I met a couple that were “between homes” in the Bi-Mart parking lot. Living out of a chevy pick up truck they had 2 toddlers, 2 dogs, an 11 year old calico kitty and two kittens! They asked me to please take the two kittens for “two weeks” until their home is “ready.” Been there done that too many times already, so told them the only way I would take these 6 week old (cute!)babies would be if they signed the owner surrender forms on them. I would “foster” them for 2 weeks but if I didn’t hear hide nor hair out of either owner, in four months the kittens will go to a new home. They agreed- signed the paperwork and drove away.

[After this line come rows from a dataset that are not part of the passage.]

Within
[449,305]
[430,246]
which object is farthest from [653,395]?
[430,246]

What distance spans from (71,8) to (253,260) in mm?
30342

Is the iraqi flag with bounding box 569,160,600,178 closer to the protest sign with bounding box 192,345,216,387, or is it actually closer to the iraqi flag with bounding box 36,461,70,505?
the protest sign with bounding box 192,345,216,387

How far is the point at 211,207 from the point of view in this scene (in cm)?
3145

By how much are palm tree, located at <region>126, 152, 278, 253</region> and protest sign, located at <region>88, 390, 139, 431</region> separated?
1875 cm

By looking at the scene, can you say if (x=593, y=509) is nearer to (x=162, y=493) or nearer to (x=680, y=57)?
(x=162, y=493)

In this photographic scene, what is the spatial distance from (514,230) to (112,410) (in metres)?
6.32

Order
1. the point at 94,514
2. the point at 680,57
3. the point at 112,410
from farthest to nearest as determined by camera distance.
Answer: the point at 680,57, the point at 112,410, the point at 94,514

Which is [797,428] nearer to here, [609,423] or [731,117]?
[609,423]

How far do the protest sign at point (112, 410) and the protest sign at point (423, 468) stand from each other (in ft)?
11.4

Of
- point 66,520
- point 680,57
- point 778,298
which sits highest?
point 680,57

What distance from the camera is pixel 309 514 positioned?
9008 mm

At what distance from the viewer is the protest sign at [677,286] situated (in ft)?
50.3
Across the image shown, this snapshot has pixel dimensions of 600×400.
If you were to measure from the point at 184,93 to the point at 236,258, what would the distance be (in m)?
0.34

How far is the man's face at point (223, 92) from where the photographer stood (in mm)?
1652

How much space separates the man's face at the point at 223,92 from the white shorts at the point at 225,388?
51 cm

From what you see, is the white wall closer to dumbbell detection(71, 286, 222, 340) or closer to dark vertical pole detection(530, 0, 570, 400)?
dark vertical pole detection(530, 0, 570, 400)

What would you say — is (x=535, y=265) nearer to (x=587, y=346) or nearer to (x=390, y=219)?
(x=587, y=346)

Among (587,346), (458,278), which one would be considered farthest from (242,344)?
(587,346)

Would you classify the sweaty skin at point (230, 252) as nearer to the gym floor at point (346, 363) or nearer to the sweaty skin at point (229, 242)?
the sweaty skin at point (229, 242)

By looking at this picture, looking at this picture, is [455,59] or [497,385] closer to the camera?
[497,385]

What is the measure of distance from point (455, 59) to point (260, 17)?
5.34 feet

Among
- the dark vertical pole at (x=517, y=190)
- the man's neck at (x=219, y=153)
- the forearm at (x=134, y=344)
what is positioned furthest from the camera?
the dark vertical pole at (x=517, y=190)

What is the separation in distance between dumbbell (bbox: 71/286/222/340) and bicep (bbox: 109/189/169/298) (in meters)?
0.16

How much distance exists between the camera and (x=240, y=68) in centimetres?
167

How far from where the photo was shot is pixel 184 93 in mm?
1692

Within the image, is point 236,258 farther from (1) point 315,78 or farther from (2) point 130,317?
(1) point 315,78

Cute babies living in a large open cage in the back of the truck!  Two tuxedo boys. I ran them to the vet to be tested, de-wormed de-flead and I am sitting in the lobby waiting for the tests which take ten minutes and one of the vet techs comes out and she has a really strange look on her face and she is bearing down on me. I’m thinking oh no, they so friendly probably tested positive for FELV. I ask Diddi what’s up and she said “Well the tests were negative…”

” Ok I say, why the face?”
She tells me Jacob (my vets son) is having a hard time letting them go! LOL He wanted to know if he could adopt them. I told the situation and Jacob has agreed to foster these babies until the owners get back in touch and if not- he has two lovely new companions that are set for life with love and vet care! It couldn’t have worked out better.